Problem statement — Copy out the lines of the material from the one containing "Is (x=502, y=100)" through the one containing "2 centimetres", inclusive, with no changes.

--- START OF Records to process ---

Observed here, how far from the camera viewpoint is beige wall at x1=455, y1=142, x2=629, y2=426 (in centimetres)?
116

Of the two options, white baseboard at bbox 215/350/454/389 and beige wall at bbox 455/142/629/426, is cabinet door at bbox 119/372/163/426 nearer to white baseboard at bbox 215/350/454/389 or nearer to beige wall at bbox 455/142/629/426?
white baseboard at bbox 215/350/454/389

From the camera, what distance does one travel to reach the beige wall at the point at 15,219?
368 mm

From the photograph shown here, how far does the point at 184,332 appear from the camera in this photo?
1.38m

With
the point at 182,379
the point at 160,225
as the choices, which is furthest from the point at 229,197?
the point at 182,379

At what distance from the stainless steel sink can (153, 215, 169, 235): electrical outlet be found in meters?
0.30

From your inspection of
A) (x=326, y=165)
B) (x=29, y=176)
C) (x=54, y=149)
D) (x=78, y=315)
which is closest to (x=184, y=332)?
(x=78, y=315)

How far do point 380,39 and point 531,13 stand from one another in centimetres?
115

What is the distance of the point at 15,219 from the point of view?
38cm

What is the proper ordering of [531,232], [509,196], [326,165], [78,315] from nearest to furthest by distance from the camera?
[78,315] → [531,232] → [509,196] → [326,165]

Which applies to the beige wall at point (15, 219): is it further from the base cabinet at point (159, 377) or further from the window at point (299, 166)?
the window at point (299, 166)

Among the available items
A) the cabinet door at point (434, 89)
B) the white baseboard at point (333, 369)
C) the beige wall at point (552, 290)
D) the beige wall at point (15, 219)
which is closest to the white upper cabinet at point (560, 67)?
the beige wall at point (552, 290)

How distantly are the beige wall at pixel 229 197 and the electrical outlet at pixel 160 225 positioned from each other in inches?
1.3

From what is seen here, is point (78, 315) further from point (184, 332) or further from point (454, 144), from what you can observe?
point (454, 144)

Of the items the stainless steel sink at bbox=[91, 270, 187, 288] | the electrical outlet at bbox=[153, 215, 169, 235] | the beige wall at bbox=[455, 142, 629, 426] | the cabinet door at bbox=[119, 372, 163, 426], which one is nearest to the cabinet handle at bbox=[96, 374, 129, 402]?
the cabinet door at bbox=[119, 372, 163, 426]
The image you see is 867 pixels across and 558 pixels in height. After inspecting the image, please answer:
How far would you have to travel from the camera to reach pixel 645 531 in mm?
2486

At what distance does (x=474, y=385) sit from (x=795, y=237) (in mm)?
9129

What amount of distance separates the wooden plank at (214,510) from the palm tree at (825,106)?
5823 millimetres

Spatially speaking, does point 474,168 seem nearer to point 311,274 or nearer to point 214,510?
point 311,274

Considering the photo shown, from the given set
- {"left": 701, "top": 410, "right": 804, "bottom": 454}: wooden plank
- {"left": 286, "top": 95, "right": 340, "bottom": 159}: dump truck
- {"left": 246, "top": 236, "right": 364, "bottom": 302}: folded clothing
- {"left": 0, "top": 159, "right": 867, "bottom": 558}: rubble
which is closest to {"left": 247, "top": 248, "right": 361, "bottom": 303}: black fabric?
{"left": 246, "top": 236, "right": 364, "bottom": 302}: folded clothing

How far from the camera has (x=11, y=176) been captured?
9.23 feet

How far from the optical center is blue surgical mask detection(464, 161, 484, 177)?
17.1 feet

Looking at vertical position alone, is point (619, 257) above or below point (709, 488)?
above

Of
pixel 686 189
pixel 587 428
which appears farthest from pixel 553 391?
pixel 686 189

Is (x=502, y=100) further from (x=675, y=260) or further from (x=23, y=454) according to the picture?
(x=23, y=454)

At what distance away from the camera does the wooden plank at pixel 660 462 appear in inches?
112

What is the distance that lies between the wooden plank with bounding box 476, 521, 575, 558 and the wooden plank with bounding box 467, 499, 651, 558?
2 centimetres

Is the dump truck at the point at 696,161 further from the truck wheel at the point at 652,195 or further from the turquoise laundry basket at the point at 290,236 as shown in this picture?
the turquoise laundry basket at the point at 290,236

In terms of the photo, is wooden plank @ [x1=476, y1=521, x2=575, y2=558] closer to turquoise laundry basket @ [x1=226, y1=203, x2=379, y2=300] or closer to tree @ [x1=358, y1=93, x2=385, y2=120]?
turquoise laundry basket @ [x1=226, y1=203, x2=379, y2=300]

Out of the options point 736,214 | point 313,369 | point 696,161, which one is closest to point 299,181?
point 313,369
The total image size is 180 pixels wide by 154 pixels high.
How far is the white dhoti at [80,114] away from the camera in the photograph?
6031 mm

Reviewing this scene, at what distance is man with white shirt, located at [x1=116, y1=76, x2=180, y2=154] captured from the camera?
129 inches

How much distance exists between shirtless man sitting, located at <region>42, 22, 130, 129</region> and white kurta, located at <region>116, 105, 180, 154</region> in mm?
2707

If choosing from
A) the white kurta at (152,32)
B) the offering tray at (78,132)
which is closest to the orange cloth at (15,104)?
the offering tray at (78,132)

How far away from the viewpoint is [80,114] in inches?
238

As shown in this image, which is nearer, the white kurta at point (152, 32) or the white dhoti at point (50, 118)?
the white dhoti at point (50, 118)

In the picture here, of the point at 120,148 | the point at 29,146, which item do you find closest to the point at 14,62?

--- END OF Records to process ---

Written reply —
Is (x=502, y=100) further from (x=675, y=260) or further from (x=23, y=454) according to the picture?
(x=23, y=454)

At what distance away from the camera does the wooden plank at pixel 660 462 appear in inches?
112

What is the distance that lies between the wooden plank with bounding box 476, 521, 575, 558 and the wooden plank with bounding box 467, 499, 651, 558?
2 centimetres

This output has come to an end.